Plaintiffs have also persuasively presented to this Court a request for a decision which will avoid where possible the need for a time-consuming remand of this case in the event of a successful appeal by either party. For this reason, the opinion which follows will present alternative grounds in support of the final judgment of this Court. The Court must, however, decline the opportunity to render hypothetical judgments.
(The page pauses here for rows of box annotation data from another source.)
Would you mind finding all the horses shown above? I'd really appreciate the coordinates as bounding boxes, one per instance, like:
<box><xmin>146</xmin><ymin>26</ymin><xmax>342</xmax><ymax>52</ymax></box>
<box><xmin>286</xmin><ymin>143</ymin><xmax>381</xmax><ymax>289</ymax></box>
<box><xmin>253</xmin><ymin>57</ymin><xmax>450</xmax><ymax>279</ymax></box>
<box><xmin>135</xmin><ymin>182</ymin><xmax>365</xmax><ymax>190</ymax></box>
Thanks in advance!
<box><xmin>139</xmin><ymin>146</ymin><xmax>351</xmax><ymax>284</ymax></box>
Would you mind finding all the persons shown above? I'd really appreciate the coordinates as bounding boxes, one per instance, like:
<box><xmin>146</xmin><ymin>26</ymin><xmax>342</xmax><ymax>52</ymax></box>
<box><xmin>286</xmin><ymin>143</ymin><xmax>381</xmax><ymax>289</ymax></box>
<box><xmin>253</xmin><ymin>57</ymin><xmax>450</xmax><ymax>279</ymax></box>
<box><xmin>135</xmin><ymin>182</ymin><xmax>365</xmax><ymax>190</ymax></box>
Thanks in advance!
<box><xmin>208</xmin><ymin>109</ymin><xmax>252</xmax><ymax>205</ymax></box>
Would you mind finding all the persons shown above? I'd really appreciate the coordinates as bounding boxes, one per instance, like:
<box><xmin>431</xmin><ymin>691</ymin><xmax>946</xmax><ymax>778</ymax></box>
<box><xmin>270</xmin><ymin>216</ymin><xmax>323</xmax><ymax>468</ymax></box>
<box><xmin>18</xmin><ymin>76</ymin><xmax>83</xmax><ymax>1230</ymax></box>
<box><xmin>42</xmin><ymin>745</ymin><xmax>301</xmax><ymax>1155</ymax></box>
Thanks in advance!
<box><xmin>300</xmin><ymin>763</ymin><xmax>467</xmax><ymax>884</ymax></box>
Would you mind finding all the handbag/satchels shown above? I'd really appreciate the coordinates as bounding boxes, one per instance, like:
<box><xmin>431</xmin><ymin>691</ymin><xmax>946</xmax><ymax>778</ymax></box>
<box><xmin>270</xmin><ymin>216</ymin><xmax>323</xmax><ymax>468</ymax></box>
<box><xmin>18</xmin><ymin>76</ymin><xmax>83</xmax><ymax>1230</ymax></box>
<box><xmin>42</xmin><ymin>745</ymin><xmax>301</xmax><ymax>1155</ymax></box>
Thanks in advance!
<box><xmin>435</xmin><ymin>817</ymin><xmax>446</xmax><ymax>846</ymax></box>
I. THE CONSEQUENCES OF CITY OF KENOSHA
A. THE DEFENDANT SWEENY INDEPENDENT SCHOOL DISTRICT

In response to the Court's requests for memoranda of law on the applicability of City of Kenosha, supra, to this case, all defendants have moved for dismissal of this action for failure to state a claim upon which relief may be granted.4 They urge as a defense the same legal position taken by them when this Court ruled in their favor in Harkless II (Dist.). But the Court of Appeals, in Harkless III (Cir.), reversed this Court's ruling. The decision of the Court of Appeals — that the District and the individual defendants sued in their representative capacities were "persons" within the meaning of § 1983 — has now become the "law of the case". Cf. 1B Moore's Federal Practice ¶ 0.040410.

There is, however, an exception to the "law of the case" doctrine which is well recognized in this Circuit. The doctrine does not apply where "there is an intervening change in the law by authoritative declaration of the authoritative court." Page v. St. Louis Southwestern Ry., 349 F.2d 820, 821 (5th Cir. 1965). The instant case is a classic example of such an intervening change in the law.

The law governing this case changed when the controlling decision of the Court of Appeals for the Fifth Circuit was over-shadowed by the decision of the Supreme Court in City of Kenosha, supra. The result has been described by Chief Judge Brown of the Fifth Circuit in Cason v. City of Jacksonville, 497 F. 2d 949 (5th Cir. 1974):

In Harkless v. Sweeny Independent School District, 5 Cir., 1970, 427 F.2d 319 Harkless III (Cir.) we distinguished Monroe and held that a "municipality" — in that case a school district — was a "person" within § 1983 for the purpose of equitable relief . . . The Supreme Court in City of Kenosha v. Bruno, citation omitted rejected the Harkless distinction and held that a municipality is not a person within § 1983 whether for damages or equitable relief . . . Cason, supra, 497 F.2d at 951.

Plaintiffs have not even contended that the Sweeny Independent School District is not to be treated as a municipality for the purpose of applying City of Kenosha, supra. The Court of Appeals has already found in this case that "the school district, under Texas law, is of the nature of a municipality . . ." Harkless III (Cir.), 427 F.2d at 321. Since the decision in City of Kenosha, the Fifth Circuit has reaffirmed the principle that a Texas school district is "in the nature of" a municipality. Campbell v. Masur, 486 F.2d 554, 555 (5th Cir. 1973).

Now, therefore, it is hereby ordered that plaintiffs' complaint against the defendant District must be and same hereby is dismissed both (a) for failure to state a claim under 42 U.S.C. § 1983, and (b) for lack of jurisdiction under 28 U.S.C. § 1343(3). See note 4, supra.